● Exercise prompt:
Pictures in the entries below are excluded; copy only the lines from the one containing "Alexandria Ocasio-Cortez all" to the one containing "Woman with basketball Stock Photography", both included.

● Records for this task:
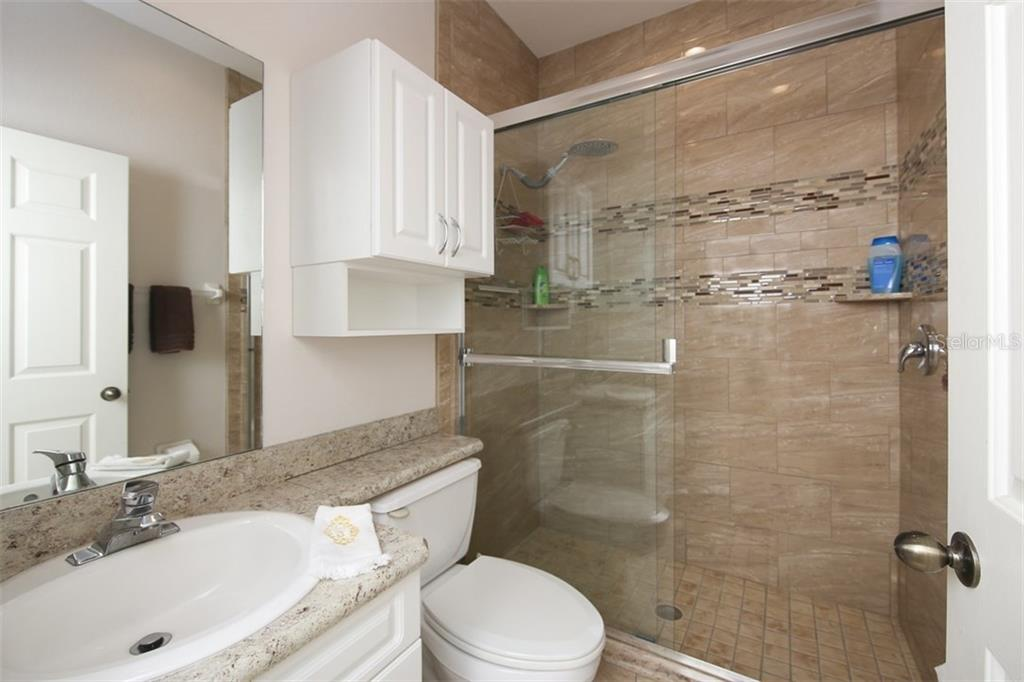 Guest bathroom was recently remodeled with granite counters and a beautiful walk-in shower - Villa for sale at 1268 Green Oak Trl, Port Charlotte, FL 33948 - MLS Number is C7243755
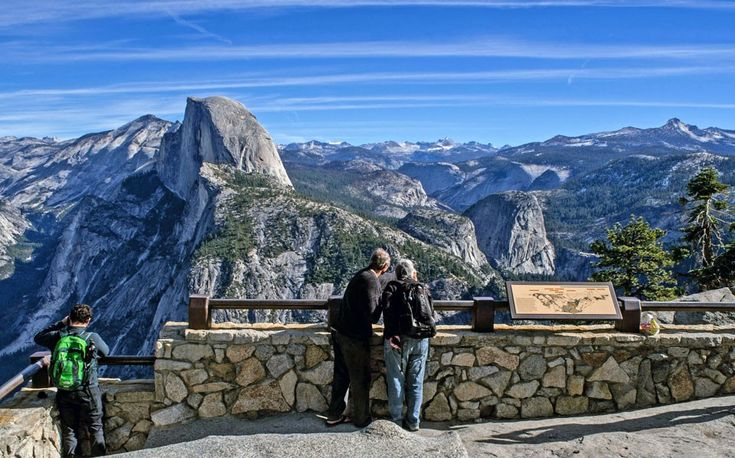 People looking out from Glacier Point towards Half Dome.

* * *

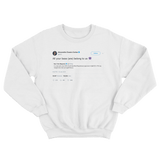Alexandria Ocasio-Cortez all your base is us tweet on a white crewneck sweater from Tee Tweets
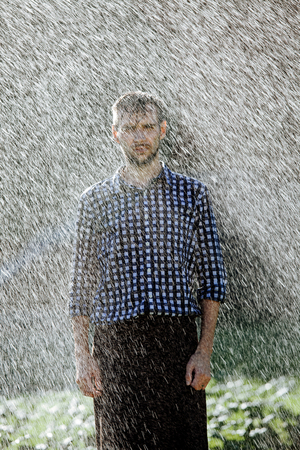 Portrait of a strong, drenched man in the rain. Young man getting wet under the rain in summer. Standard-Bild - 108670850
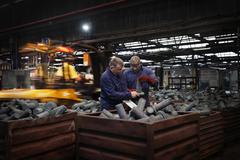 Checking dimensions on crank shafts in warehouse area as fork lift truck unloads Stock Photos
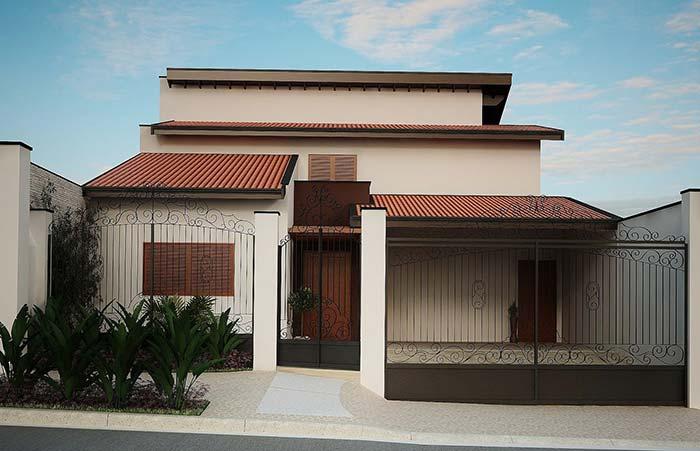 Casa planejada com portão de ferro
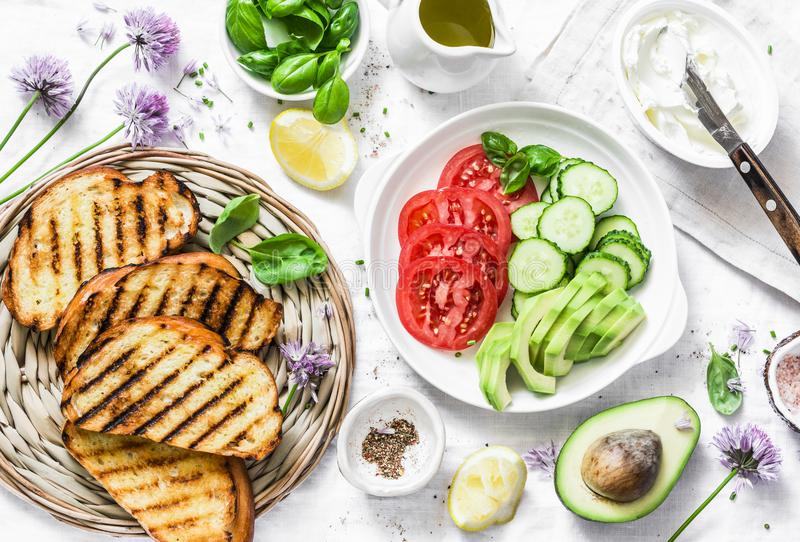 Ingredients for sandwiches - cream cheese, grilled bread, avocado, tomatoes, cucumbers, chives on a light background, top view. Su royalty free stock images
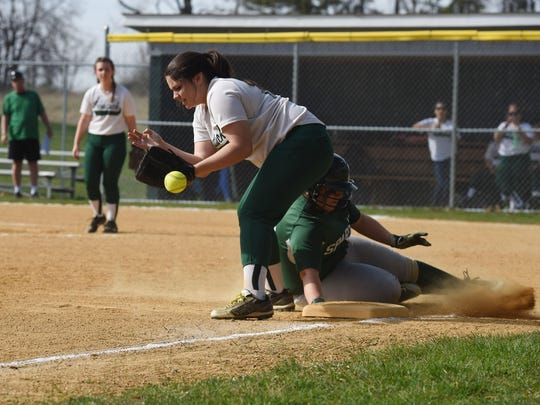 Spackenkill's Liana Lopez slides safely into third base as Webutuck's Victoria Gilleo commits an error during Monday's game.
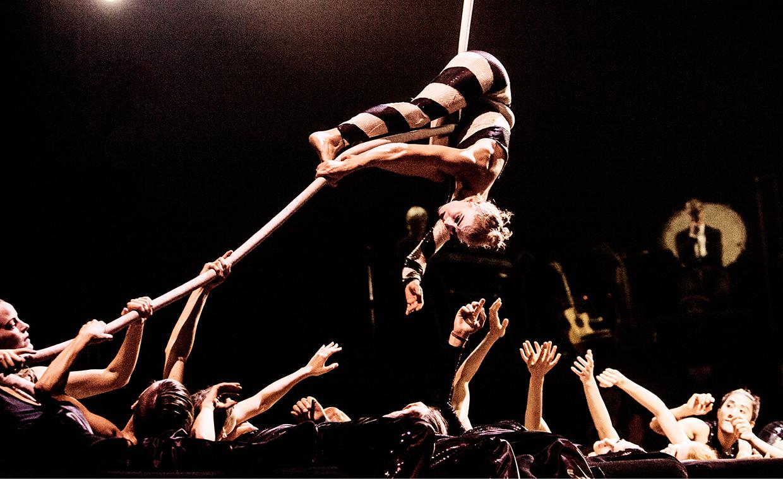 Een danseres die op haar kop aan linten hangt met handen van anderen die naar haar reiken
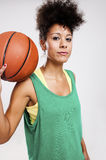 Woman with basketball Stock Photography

● Answer section:
Alexandria Ocasio-Cortez all your base is us tweet on a white crewneck sweater from Tee Tweets
 Portrait of a strong, drenched man in the rain. Young man getting wet under the rain in summer. Standard-Bild - 108670850
 Checking dimensions on crank shafts in warehouse area as fork lift truck unloads Stock Photos
 Casa planejada com portão de ferro
 Ingredients for sandwiches - cream cheese, grilled bread, avocado, tomatoes, cucumbers, chives on a light background, top view. Su royalty free stock images
 Spackenkill's Liana Lopez slides safely into third base as Webutuck's Victoria Gilleo commits an error during Monday's game.
 Een danseres die op haar kop aan linten hangt met handen van anderen die naar haar reiken
 Woman with basketball Stock Photography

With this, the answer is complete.